John and Eve's life of wedded bliss is darkened by the illness of her little sister Peggy, a victim of consumption, who dies in spite of a medical evacuation to Cannes. When they return to London, John and Eve happen to cross paths with Sefton and Lisa on a river outing, and Eve becomes jealous after seeing Lisa's joyful recognition of John.

A complicated series of events - Eve's growing suspicion, Lisa's increasing success on the opera stage, Sefton's avowal of love to Lisa and her rejection of him, followed by his pursuit of Eve's sister Sophy - eventually lead to a crisis. Eve confronts Lisa and finally learns the truth of her brother's fate and her husband's complicity. Heartbroken, she declares she can no longer live with John.

Both John and Eve go into self-imposed exile - John to Mashonaland to lose himself in the African savannah, Eve to Normandy.
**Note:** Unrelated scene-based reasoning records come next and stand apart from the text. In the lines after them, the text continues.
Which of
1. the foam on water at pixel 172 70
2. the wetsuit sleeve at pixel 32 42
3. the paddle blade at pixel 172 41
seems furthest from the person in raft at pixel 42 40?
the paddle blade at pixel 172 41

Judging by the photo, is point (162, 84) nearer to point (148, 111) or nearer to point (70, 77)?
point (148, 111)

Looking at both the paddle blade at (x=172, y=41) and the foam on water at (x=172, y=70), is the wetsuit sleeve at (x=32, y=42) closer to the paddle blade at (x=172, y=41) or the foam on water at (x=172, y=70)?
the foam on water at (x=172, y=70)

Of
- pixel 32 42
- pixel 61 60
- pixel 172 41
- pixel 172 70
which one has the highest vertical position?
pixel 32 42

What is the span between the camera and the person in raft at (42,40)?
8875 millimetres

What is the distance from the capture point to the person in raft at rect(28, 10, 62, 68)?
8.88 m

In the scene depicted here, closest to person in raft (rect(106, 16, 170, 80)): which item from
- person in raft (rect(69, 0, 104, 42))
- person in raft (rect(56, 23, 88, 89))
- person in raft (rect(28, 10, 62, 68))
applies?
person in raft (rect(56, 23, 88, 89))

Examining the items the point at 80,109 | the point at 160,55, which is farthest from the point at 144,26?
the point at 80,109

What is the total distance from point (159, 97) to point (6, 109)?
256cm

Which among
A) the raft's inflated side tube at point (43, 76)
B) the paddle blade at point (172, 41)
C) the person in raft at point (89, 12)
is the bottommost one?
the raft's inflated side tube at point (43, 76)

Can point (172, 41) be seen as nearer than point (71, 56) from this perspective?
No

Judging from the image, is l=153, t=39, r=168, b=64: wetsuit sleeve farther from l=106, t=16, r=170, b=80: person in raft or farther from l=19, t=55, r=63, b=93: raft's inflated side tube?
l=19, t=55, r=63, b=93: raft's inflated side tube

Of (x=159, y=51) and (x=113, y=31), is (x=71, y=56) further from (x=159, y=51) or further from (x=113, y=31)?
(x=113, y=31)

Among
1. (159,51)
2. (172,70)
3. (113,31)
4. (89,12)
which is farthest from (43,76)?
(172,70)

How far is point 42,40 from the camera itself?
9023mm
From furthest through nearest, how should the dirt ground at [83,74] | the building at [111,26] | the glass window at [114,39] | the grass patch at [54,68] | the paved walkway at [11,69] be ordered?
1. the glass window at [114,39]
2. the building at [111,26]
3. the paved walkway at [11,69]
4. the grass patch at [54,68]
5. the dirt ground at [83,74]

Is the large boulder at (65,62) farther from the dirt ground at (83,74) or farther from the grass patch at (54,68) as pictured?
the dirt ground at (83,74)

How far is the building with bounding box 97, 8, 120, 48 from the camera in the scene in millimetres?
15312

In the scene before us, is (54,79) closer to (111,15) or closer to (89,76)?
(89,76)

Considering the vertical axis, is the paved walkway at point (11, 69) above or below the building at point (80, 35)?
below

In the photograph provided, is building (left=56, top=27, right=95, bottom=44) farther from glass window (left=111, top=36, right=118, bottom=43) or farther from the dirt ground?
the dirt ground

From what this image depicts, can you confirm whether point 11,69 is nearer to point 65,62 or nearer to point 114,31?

Like her mother and sister, she develops consumption, and travels to Italy, eventually settling in Venice at the Hotel Danieli, where the police help her find her brother's grave. Dying, she learns that John is returning from Africa, and sends for him. He arrives in time for the two to reconcile and for him to nurse her in her last days.

==Analysis==
Braddon's depiction of contemporary Venice has been compared to Ann Radcliffe's in The Mysteries of Udolpho as both a feminine object of male desire, and a source of women's artistic autonomy.